Romantik ve sosyal yaşam üzerine:

  • Hiçbirimiz için mükemmel partner veya sevgili bulunmuyor. Asıl önemli olanın bir ilişkiyi yürütebilmek olduğunu söyleyen Shetty, mükemmeli değil “karşılıklı olarak bir ilişkiyi yürütmek isteyen” kişiyi aramalısınız diyor.
  • Birisine güvenmek cesaret istiyor. Eğer karşı taraf güveni yıkarsa yine cesaret göstererek ilişkiden çıkmamız gerekiyor.
  • İnsanları bizi seçmeleri için zorlamak gerçek anlamda doğru bağlar kurmamızı engelliyor. Hepimiz her gece yatağa girdiğimizde huzurla uyuyabileceğimiz, gerginlikten uzak ilişkiler hak ediyoruz.
  • Zorlu konuşmalardan kaçınarak kısa süreli rahatlık için uzun süreli gerginlikler ve anlaşmazlıklara evet demiş oluyoruz.
  • Bize herhangi bir eleştiri olmadan rehberlik verebilen, egosuzca bilgi birikimini paylaşabilen, beklentiye girmeden sevgi verebilen kişiye gerçek partner deniyor.
  • Bir kişinin bize nasıl davrandığı, bizim ona olan sevgimizden çok daha büyük bir önem taşıyor.
  • Eğer birisi bizimle konuşmak, beraber olmak, ilişkimizi yürütmek istiyorsa önünde sonunda aksiyona geçer. İçinde bulunduğumuz hiçbir ilişkinin tek taraflı olmasına izin vermemeliyiz. Böyle ilişkiler bizim için ne doğru ne de sağlıklı oluyor.
  • Kendi yaralarımızı karşı tarafa yansıtarak sevdiğimiz insanları üzmemek için yapabileceğimiz en iyi aksiyon kendimizi iyileştirmekten geçiyor.

+ + + + +

Görev tanımı | Alıştırma metninde "Romantik ve sosyal" sözcüklerinden "ilişkiler hak ediyoruz." sözcüklerine kadar uzanan bölümün tamamını, hiçbir değişiklik yapmadan çıktı olarak verin. Bundan sonra gelen satırların alıştırma metniyle hiçbir ilgisi yoktur.

+ + + + +

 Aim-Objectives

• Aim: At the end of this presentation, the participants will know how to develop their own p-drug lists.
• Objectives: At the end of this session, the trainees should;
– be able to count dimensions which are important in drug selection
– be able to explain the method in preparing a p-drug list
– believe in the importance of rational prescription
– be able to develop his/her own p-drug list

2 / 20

+ + + + +

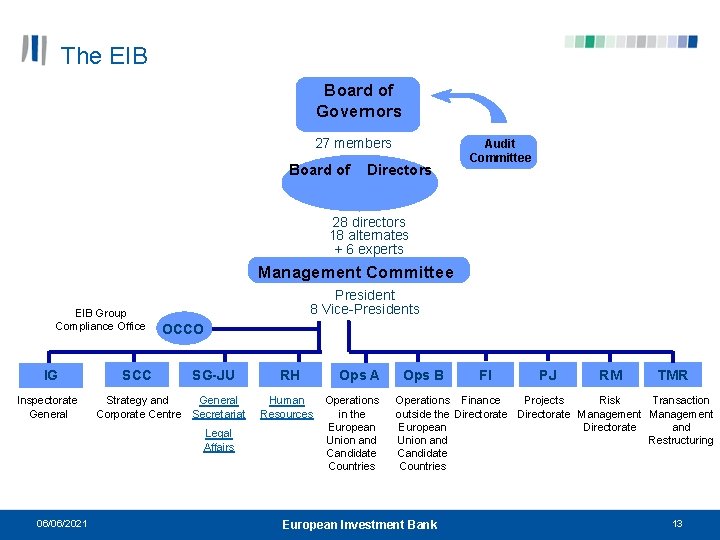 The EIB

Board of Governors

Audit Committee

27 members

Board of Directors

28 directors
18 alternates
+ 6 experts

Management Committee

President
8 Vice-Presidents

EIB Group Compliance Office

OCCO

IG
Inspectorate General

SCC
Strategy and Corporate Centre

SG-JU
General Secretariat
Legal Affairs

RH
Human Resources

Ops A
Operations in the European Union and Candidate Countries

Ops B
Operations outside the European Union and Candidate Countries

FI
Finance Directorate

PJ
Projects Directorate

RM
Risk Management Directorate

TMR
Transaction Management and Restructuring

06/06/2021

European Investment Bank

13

+ + + + +

Yanıt alanı |
Romantik ve sosyal yaşam üzerine:

  • Hiçbirimiz için mükemmel partner veya sevgili bulunmuyor. Asıl önemli olanın bir ilişkiyi yürütebilmek olduğunu söyleyen Shetty, mükemmeli değil “karşılıklı olarak bir ilişkiyi yürütmek isteyen” kişiyi aramalısınız diyor.
  • Birisine güvenmek cesaret istiyor. Eğer karşı taraf güveni yıkarsa yine cesaret göstererek ilişkiden çıkmamız gerekiyor.
  • İnsanları bizi seçmeleri için zorlamak gerçek anlamda doğru bağlar kurmamızı engelliyor. Hepimiz her gece yatağa girdiğimizde huzurla uyuyabileceğimiz, gerginlikten uzak ilişkiler hak ediyoruz.